By Heather Douglas
“I try to buy stock in businesses that are so wonderful that an idiot can run them. Because sooner or later, one will.” Warren Buffet, (1930 –), quoted in Business Insider (August 31, 2014); American business magnate, investor, and philanthropist.
Investors want to buy shares, at a reasonable price, in an easily-understandable company whose earnings are almost certain to be higher five and even 20 years from now. Anyone not willing to hold an interest in a company for a decade, should not think about keeping it for 10 minutes, says Buffet, arguably one of the world’s most successful investors.
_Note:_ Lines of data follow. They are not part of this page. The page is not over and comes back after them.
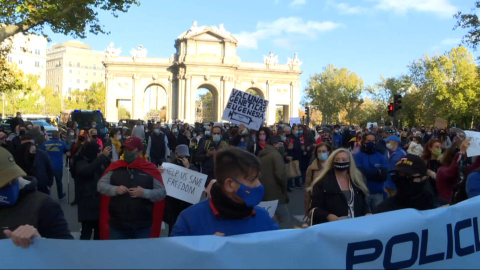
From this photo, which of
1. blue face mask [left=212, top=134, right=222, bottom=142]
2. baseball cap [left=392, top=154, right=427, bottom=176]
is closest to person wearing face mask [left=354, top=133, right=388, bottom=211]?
baseball cap [left=392, top=154, right=427, bottom=176]

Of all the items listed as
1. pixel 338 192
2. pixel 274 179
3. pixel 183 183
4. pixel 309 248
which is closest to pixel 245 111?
pixel 274 179

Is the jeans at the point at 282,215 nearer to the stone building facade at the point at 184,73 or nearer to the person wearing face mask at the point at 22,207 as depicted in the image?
the person wearing face mask at the point at 22,207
“To invest successfully, you need not understand beta, efficient markets, modern portfolio theory, option pricing or emerging markets,” Buffet penned in his Chairman’s Letter, 1996. “You may, in fact, be better off knowing nothing of these. That, of course, is not the prevailing view at most business schools, whose finance curriculum tends to be dominated by such subjects. In our view, though, investment students need only two well-taught courses – how to value a business, and how to think about market prices.”
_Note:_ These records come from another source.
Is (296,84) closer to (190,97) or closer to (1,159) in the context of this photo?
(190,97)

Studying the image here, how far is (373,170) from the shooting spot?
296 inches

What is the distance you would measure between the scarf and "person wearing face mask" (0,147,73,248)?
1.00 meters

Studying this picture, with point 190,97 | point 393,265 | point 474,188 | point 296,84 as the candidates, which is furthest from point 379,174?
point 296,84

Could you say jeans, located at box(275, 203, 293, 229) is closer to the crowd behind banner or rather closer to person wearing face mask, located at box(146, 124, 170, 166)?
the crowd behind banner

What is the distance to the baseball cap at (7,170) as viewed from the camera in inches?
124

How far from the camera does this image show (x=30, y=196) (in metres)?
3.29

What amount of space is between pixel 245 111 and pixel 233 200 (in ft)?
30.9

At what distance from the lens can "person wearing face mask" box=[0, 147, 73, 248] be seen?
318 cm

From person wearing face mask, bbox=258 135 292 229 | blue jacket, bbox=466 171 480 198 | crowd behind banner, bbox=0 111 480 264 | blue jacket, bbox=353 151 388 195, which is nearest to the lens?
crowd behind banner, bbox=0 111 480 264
The quarterly earnings press releases are often overwhelming to investors, especially on days when a multitude of companies decide to issue their latest missives.
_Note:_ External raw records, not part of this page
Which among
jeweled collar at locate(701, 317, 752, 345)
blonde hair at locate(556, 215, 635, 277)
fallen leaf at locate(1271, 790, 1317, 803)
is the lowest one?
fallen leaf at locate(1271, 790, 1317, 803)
Worse, poorly written releases are used to manipulate investors by encasing bad results in murky language, says a study published in The Accounting Review. “The greatest danger to investors may not be the low readability per se, but that managers use it opportunistically to obfuscate unfavourable benchmarks, while embracing clarity for favourable ones that are less important,” says co-author Elaine Ying Wang of the University of Massachusetts Amherst.
Journalists also detest the obfuscation. “Reporters, like many investors, hate the jargon, vacuous quotes from the CEO and CFO, numbers that don’t add up, figures that are missing, tables that are confusing, and boiler-plate legalese that’s endless,” says the team at MarketWatch. “For the uninitiated, earnings releases are a headache.” MarketWatch should know. It’s published by Dow Jones & Co., and tracks the pulse of markets for engaged investors, with more than 16 million visitors every month.
Do companies manipulate the timing of their quarterly reports for strategic reasons? And are there times when stock traders, analysts, and the media are less attentive?
They, like us, are tired of the shenanigans that some public companies pull — demanded by less-than-honest executive teams — to deceive the investment community, when they announce their quarterly and yearly earnings. These are the dozen tricks we consider most egregious:
• Releasing bad news late Friday, on a long-weekend, in the hopes that by Tuesday, when the markets open, investors won’t engage in a massive sell-off of shares;
• Dodge the “full and fair disclosure” rules, by burying bad news in the final paragraphs or using words or phrases to mask what is actually happening – red flag words such as challenged, pressured, slipping, gross margins are declining, pricing pressures, to name a few;
• Highlight what management wants to focus on and force the reader to play detective and dig into the details to discover what’s really happening;
• Increase stock buybacks is a legitimate tactic (this is not a blanket condemnation) but some boards do this as they announce bad news to make their stock appear more attractive than it is;
• Report good news to counterbalance the bad – the company announces the hiring of a new CFO to mask its poor hedging strategy;
• Hide the numbers forcing investors and reporters to click through multiple links to find the data needed to assess the company’s value;
• Flip the table highlighting the older numbers and hiding the newest numbers (usually bad);
• Publish too many numbers – readers get lost in the GAAP and non-GAAP earnings, nonrecurring items, and few understand what this phrase means — “income from continuing operations attributable to noncontrolling interest;”
• Write an idiotic executive quote about what a fabulous quarter the company enjoyed because it is led by such an amazing, magnificent, and extraordinary group of executives;
• Ask readers to add the numbers themselves using such phrases as “impact per diluted common share (EPS) as an item affecting comparability that had to be added to the diluted EPS and then adjusted to match the consensus.” Seriously?
• Issue a long (more than two-minutes) video to deliver good news (naturally full of management mumbo jumbo); and
• Warn the company won’t meet market expectations, beating those forecasts, and repeating this behaviour again and again – no one believes anything you say now.
Yet we’re not always curmudgeons. Occasionally we receive a press release that brings us joy. Why? It’s thrillingly concise, tells an interesting story about the company’s activities, gives well-defined and thorough numbers, and management quotes are in clear, comprehensive English. We smile delighted. It’s obvious why the stock market invests in them.
There are no idiots running those organizations.